| Provided text |
The pyre of Heracles (Ἡρακλέους Πυρά) are the ruins of a Doric temple from the 3rd century BCE on Mount Oeta, the site where the ancient Greek mythological hero Heracles self-immolated. The story comes from the Greek tragedy, Trachiniae, which was written by the Ancient Greek tragedy writer, Sophocles.

== The Myth ==
The myth begins with Heracles killing the centaur, Nessus, who fell in love with his wife, Deianeira. Upon his death, Nessus gave Deianeira a poisoned cloak that he claimed was a love charm. Not knowing that the cloak was poisoned, Deianeira gives it to Heracles when she hears of his love for Princess Iole, fearing she will lose his favor. The cloak causes Heracles excruciating pain and begins slowly burning his body. The pain is so extreme that he decides the only way to rid himself of it is to die by self-immolation.

== Ruins ==
The ruins are located in what is now the regional unit of Phocis, Greece, where the nearby village of Pyra has been named after the Greek myth. Roman general Manius Acilius Glabrio visited them in 191 BCE.

Dataset entries:
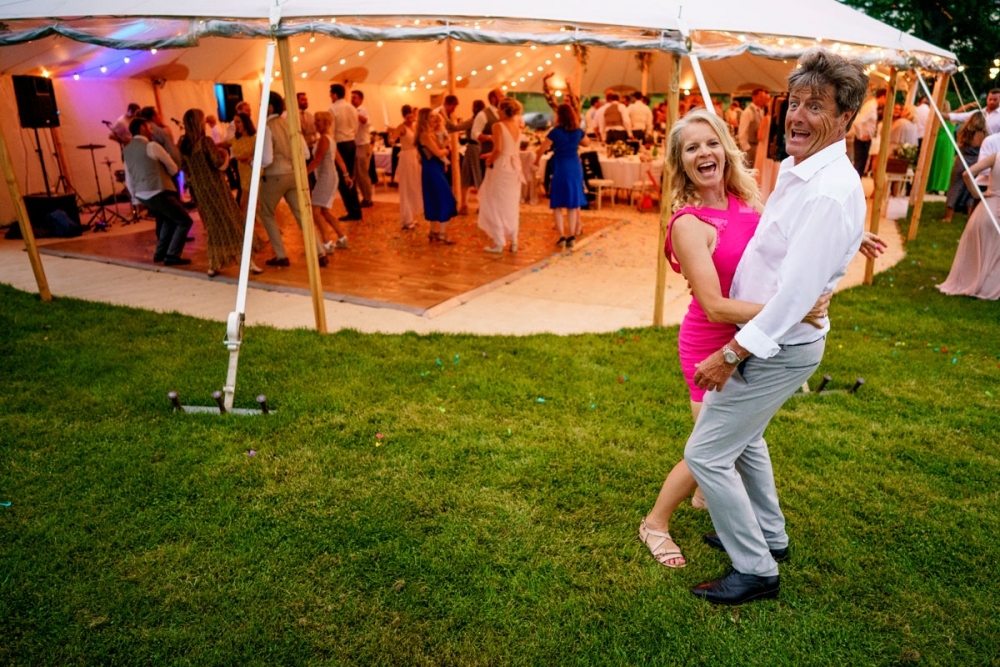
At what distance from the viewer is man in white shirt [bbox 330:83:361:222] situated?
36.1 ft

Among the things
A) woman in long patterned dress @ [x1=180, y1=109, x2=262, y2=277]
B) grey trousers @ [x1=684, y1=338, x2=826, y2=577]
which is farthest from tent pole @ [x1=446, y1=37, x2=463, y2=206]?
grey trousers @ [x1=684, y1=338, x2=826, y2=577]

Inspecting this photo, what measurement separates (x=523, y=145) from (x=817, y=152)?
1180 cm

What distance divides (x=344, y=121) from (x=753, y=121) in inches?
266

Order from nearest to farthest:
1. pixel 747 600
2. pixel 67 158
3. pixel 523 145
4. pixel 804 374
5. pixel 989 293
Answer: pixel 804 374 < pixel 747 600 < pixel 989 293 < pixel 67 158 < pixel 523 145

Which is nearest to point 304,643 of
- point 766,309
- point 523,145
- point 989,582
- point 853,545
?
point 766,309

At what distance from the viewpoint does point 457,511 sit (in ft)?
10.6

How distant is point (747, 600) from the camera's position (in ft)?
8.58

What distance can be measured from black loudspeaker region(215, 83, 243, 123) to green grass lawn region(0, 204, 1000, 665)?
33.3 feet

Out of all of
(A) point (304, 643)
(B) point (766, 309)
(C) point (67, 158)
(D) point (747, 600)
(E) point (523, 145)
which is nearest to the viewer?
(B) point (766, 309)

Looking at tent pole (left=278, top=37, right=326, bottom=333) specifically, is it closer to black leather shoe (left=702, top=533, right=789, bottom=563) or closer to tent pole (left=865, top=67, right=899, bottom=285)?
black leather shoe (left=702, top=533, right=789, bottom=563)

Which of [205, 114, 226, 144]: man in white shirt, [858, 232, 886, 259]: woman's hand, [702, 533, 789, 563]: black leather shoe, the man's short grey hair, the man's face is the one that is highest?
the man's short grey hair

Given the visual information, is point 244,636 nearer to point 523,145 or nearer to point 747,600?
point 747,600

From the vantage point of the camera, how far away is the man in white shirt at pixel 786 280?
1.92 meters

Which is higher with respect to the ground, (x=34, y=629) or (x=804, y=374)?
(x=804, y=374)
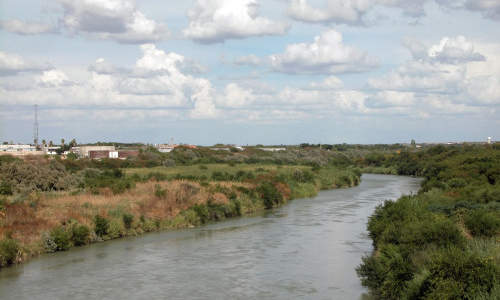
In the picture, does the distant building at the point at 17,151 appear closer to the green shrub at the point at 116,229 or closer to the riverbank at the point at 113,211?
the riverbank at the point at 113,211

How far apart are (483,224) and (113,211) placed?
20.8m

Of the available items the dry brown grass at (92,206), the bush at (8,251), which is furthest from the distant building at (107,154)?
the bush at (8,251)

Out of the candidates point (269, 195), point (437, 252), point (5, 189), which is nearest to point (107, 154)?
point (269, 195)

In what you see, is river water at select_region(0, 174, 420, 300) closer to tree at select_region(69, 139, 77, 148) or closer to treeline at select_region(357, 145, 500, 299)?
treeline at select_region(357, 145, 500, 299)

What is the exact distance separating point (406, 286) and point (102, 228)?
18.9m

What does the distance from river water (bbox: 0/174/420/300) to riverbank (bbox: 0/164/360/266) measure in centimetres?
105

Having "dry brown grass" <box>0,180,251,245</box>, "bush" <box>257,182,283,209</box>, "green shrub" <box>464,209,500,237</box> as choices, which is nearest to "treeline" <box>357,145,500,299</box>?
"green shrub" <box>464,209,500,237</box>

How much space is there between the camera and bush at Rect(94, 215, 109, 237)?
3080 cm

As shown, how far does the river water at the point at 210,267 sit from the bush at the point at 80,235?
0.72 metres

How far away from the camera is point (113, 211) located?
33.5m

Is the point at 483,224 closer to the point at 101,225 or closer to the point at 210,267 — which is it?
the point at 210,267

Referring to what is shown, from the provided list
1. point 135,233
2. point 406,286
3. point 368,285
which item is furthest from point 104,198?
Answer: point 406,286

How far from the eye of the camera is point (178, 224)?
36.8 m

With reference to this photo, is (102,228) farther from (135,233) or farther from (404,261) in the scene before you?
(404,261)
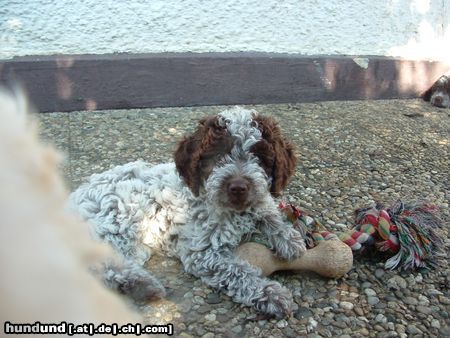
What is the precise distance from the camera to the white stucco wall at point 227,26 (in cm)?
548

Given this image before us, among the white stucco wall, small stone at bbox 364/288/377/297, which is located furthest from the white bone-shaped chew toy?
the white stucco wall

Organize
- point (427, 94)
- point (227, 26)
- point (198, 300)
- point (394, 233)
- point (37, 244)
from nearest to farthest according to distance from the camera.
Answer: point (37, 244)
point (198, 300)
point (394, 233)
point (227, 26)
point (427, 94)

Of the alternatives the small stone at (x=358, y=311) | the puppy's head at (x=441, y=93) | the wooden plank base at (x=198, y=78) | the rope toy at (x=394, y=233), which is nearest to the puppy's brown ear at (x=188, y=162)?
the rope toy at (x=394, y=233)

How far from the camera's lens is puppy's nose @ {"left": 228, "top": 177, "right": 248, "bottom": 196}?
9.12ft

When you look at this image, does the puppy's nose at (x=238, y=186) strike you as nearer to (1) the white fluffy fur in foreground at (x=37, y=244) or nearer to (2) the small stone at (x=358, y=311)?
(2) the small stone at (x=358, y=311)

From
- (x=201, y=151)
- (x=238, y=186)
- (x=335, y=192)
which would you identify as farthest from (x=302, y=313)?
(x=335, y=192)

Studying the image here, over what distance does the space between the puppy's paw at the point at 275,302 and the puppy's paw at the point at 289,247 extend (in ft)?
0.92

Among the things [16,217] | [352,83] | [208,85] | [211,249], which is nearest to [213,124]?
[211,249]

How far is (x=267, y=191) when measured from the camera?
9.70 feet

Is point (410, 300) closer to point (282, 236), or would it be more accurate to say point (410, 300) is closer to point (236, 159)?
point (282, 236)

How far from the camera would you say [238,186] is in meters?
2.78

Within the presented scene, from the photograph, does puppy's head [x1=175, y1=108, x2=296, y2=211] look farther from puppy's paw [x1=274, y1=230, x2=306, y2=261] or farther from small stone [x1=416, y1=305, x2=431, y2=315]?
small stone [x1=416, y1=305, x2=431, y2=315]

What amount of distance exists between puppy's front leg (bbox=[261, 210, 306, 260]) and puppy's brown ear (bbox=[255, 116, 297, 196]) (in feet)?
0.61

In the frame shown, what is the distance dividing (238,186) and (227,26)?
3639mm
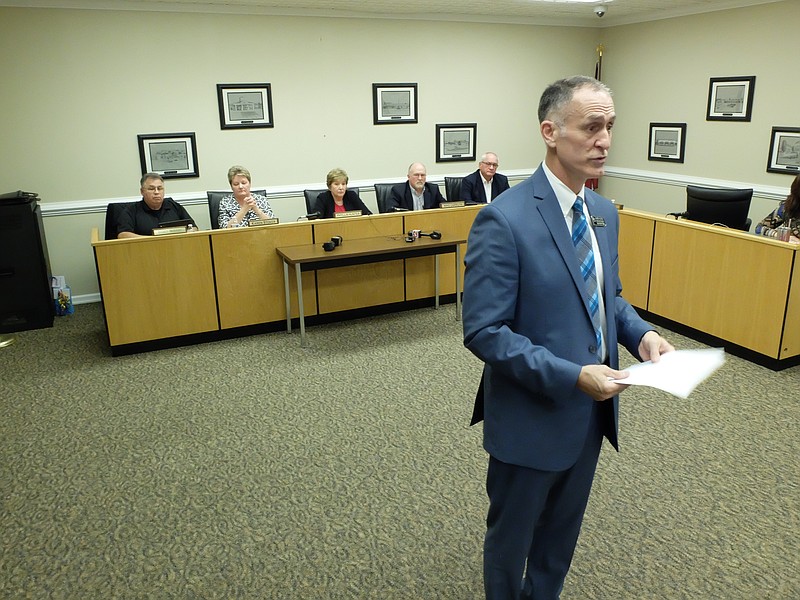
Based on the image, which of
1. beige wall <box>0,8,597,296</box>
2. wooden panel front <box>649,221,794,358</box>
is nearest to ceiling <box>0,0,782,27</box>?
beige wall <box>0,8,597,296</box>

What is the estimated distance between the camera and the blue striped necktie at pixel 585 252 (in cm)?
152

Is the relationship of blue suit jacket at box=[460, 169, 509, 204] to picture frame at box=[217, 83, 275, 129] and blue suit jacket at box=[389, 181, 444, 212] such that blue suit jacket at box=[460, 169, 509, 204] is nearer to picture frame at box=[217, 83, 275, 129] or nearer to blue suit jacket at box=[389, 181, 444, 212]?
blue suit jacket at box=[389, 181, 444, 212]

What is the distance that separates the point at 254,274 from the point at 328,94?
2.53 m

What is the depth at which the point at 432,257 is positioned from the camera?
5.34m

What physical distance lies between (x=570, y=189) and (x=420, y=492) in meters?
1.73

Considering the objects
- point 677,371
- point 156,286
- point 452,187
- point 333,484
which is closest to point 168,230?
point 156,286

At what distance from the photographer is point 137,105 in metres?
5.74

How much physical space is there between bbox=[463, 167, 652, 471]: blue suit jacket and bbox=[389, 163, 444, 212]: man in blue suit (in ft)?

| Task instructions |
A - Rewrite the stretch of the passage on the pyre of Heracles from "The pyre of" through "die by self-immolation.", replacing "cloak" with "robe" each time it occurs.
B - According to the passage on the pyre of Heracles, which Roman general visited the ruins in 191 BCE?
C - Write the next part of the passage on the pyre of Heracles, picking up after its last sentence.
Nothing in the dataset entries is needed here.

| Responses to the exercise |
A -
The pyre of Heracles (Ἡρακλέους Πυρά) are the ruins of a Doric temple from the 3rd century BCE on Mount Oeta, the site where the ancient Greek mythological hero Heracles self-immolated. The story comes from the Greek tragedy, Trachiniae, which was written by the Ancient Greek tragedy writer, Sophocles.

== The Myth ==
The myth begins with Heracles killing the centaur, Nessus, who fell in love with his wife, Deianeira. Upon his death, Nessus gave Deianeira a poisoned robe that he claimed was a love charm. Not knowing that the robe was poisoned, Deianeira gives it to Heracles when she hears of his love for Princess Iole, fearing she will lose his favor. The robe causes Heracles excruciating pain and begins slowly burning his body. The pain is so extreme that he decides the only way to rid himself of it is to die by self-immolation.

B - Manius Acilius Glabrio

C -
The area of the pyre was originally excavated in 1920–1921 by Greek archaeologists with additional excavations resuming in 1988. Scholar Lewis Richard Farnell theorized that the myth could be a result of an ancient Eastern tradition of a deity being reborn through fire. The 1920–1921 excavation resulted in findings that supported his theory, with pottery inscribed with Heracles's name on it and figurines of the hero uncovered. Because of this, Swedish philologist, Martin Nilisson, concluded that the ritual was indeed the origin of the myth.